Quelles leçons pour la Suisse ?
La Suisse est actuellement engagée dans de difficiles négociations avec l’Union européenne. Depuis mai 2014, les deux parties essaient de conclure un accord institutionnel visant à encadrer 5 traités bilatéraux existants. En novembre 2018, le cycle principal des négociations s’est terminé. Dans la foulée, un « projet » d’accord a été publié par les autorités suisses. Toutefois, il s’avère que les parties achoppent encore sur quelques points, dont la réforme de certaines mesures suisses visant à lutter contre le dumping social (mesures d’accompagnement). Jusqu’à présent, l’UE et la Suisse n’ont pas réussi à aplanir les différences restantes. Néanmoins, le dialogue n’est pas rompu et les parties tentent toujours de trouver une solution acceptable pour envisager une signature et une ratification de l’accord institutionnel.
L’enjeu du brexit est certes différent de celui de l’accord institutionnel. Dans un cas, il s’agit pour un pays de sortir de l’UE, dans l’autre il s’agit de donner un cadre plus institutionnalisé à une relation préexistante. Ceci étant, une analyse approfondie révèle qu’il existe quelques points de comparaison intéressants entre les deux dossiers. C’est particulièrement le cas pour les questions de reprise dynamique de l’évolution du droit européen ainsi que du rôle de la Cour de Justice de l’UE.
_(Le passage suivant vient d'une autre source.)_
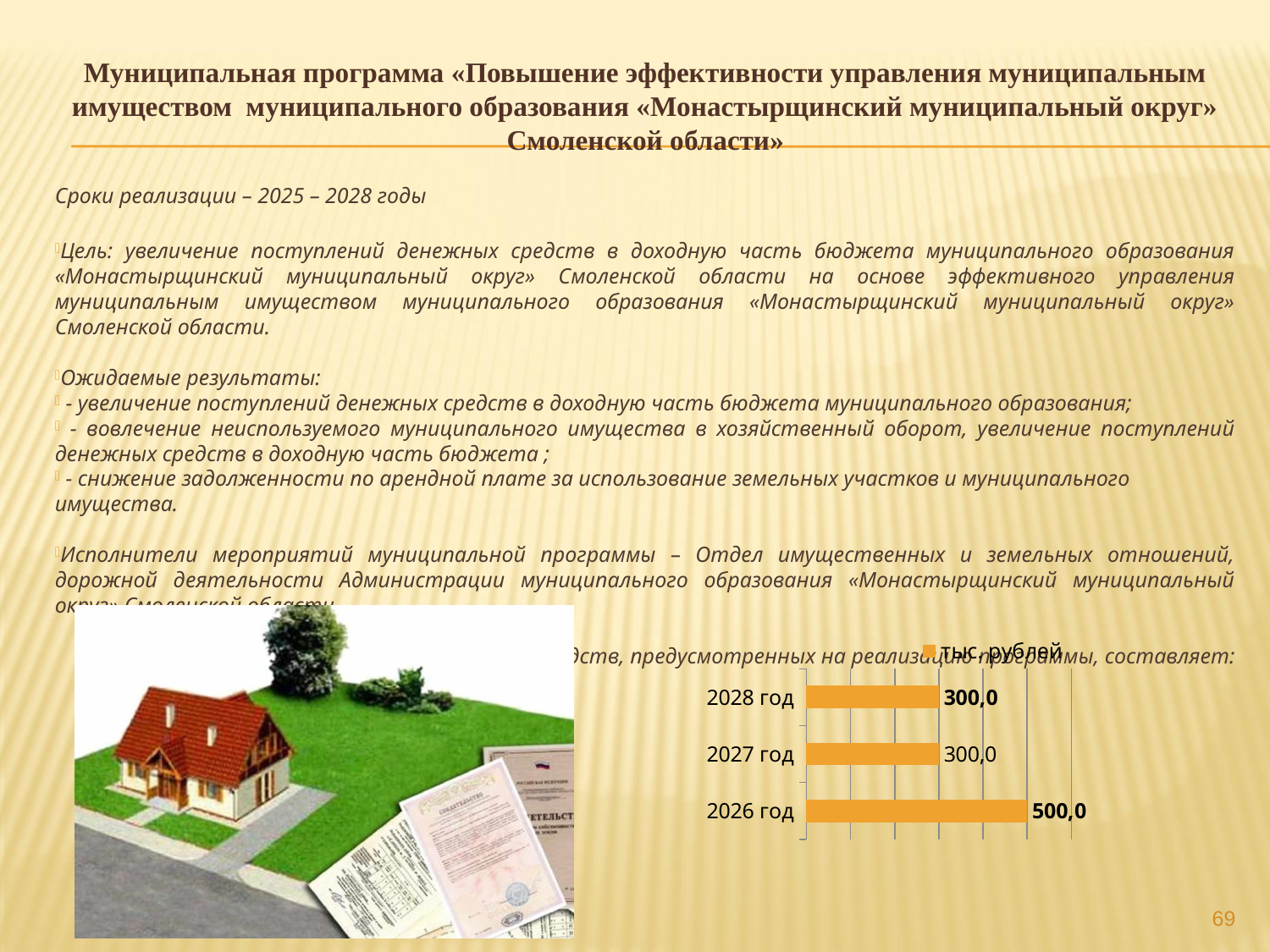
What is the value for 2026 год? 500,0 What is the value for 2028 год? 300,0 Which is larger, the value for 2026 год or the value for 2028 год? 2026 год What kind of chart is shown on the slide? bar chart How many categories (years) are shown in the chart? 3 What is the legend entry of the chart? тыс. рублей Are the values for 2027 год and 2028 год equal? yes How many series does the legend list? 1 What is the difference between the values for 2026 год and 2027 год? 200,0 Which year has the highest value? 2026 год What is the value for 2027 год? 300,0 What is the total of the values for 2026 год, 2027 год and 2028 год? 1100,0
Premièrement, il apparaît que même lorsque le texte d’un accord international est finalisé au niveau technique, l’UE reste ouverte à quelques changements. C’est particulièrement le cas lorsque la Commission et les Etats membres estiment que de tels changements ne portent atteinte ni à l’intégrité du projet d’accord, ni à leurs intérêts propres.
Deuxièmement, comme exposé dans les parties précédentes, la saga du brexit va encore se prolonger quelques mois. Compte-tenu des quelques similarités entre les deux négociations, il faut s’attendre à ce que la question de l’accord institutionnel traîne encore. En effet, la négociation du brexit mobilise de nombreuses ressources du côté de la Commission européenne.
Troisièmement, si la situation venait à se débloquer sur le front du brexit, cela ne signifierait pas nécessairement que l’accord institutionnel pourrait rapidement déboucher sur une issue positive. En effet, si l’AR2 était ratifié début 2020, les négociateurs britanniques et les Européens n’auraient qu’une année pour conclure un accord sur les relations futures. Or, cette nouvelle négociation risque de receler encore plus de points de comparaison avec la voie bilatérale suisse. Ce serait particulièrement le cas si, par exemple, le gouvernement britannique cherchait à participer pleinement aux programmes de recherche européens ou é conclure un accord d’intégration pour le transport aérien sur le modèle de ce que la Suisse a obtenu dans sa voie bilatérale. Cette tournure compliquerait la tâche des négociateurs suisses. En effet, leurs pourparlers avec la Commission européenne prendraient place dans un contexte où l’UE serait plus prudente, car elle aurait constamment en tête la négociation parallèle avec le Royaume-Uni.
En conclusion, il existe un certain risque que les relations entre la Suisse et l’UE s’enlisent davantage. Paradoxalement, ce risque est plus important si le Royaume-Uni parvenait à conclure son processus de sortie et à rapidement enclencher des négociations sur ses relations futures avec l’UE. En effet, les Suisses devraient alors faire face à un environnement de négociation dégradé. En passant, il est utile de rappeler que, sans accord institutionnel, la Suisse risquerait de voir « sa » voie bilatérale s’éroder progressivement (non-mise à jour d’accord existant par l’UE). La Confédération s’exposerait aussi à des mesures de rétorsion de l’UE, mesures dont les conséquences économiques restent à évaluer.